Hong Kong voters free to cast blank ballots, but urging others to do so could be made a crime, Carrie Lam confirms

  • ‘The government will not regulate [residents’] choice, whether it is to choose a candidate or no candidate at all, or to damage the ballot to invalidate it,’ chief executive says
  • But ‘inciting voters’ to do so collectively could be considered a way of damaging or manipulating the election, she warns
Victor Ting
Hong Kong will not regulate the casting of blank ballots in the laws it is drafting to implement Beijing’s radical overhaul of the city’s electoral system, but the new legislation could make organising or inciting others to do so illegal, the city’s leader has confirmed.
Meeting the press before her weekly Executive Council meeting on Tuesday, Chief Executive Carrie Lam Cheng Yuet-ngor said: “We respect each voter’s right to choose, and making whatever display [they wish] with the ballots allocated to them is their freedom. The government will not regulate their choice, whether it is to choose a candidate or no candidate at all, or to damage the ballot to invalidate it.

“[But] If we are talking about organising and … inciting voters during an election to collectively take action, then that could be considered damaging or manipulating an election, and would be easy to distinguish [from casting blank ballots].”

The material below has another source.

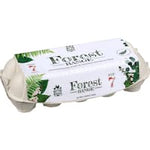 better eggs eggs 10pk forest range size 7 10pk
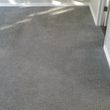 Photo #2: *** Carpet Repair ** Power Stretching ** Patching and Cleaning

Hong Kong Chief Executive Carrie Lam meets the press before her Executive Council meeting on Tuesday. Photo: Sam Tsang
To date, no opposition party has called for the use of blank ballots, but the question of banning the potential protest method has become the subject of escalating debate after top ministers such as Secretary for Justice Teresa Cheng Yeuk-wah and Secretary for Constitutional and Mainland Affairs Erick Tsang Kwok-wai floated the possibility last week. 
Sources told the Post on Monday that Hong Kong officials would leave nothing to chance when it came to implementing the Beijing-mandated political overhaul, and planned to lay out a “watertight” set of amendments on Wednesday.

Making it illegal to advocate for the casting of blank ballots was among the expected moves, sources revealed, while a redrawing of geographical boundaries to further weaken any advantage the opposition might still have was also on the cards.

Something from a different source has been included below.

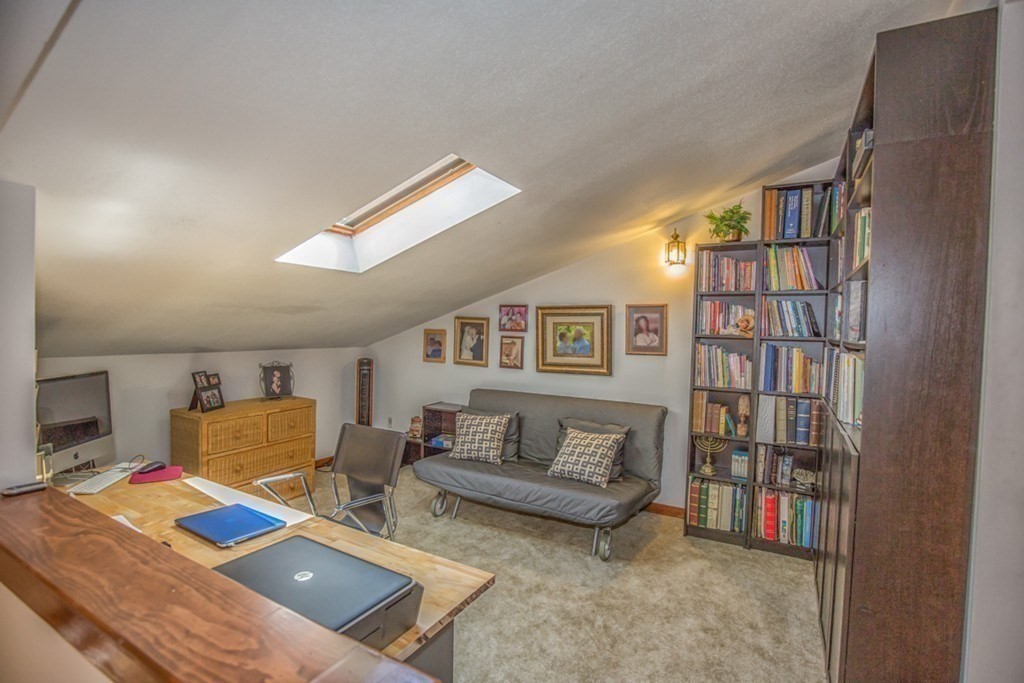752 Algerie Road Otis, MA 01008 - Photo 11 of 38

China’s top legislative body, the National People’s Congress Standing Committee, last month voted to expand Hong Kong’s Legislative Council from 70 to 90 seats, but skewed the odds distinctly in favour of the pro-establishment camp.

Under the new scheme, 40 lawmakers will now come from the powerful, establishment-dominated Election Committee, while another 30 will hail from the functional constituencies, leaving just 20 directly elected by residents of geographical districts.

Critics have lambasted the changes as drastically shrinking residents’ political rights.

Hong Kong elections: can blank votes be outlawed and will Beijing be embarrassed by low turnout?

But Lam on Tuesday said the Basic Law, the city’s mini-constitution, and various decisions laid down by the standing committee in Beijing, guaranteed Hong Kong people’s right to elect and be elected.

Lam refused to give further details of what the wide-ranging amendments might encompass, saying they would be unveiled in Legco on Wednesday.

She added that her administration would be organising a webinar on Thursday morning to commemorate National Security Education Day.

“Part of the theme [of the webinar] is that we need political security to ensure national security,” she said, pointing to the changes soon to come before Legco.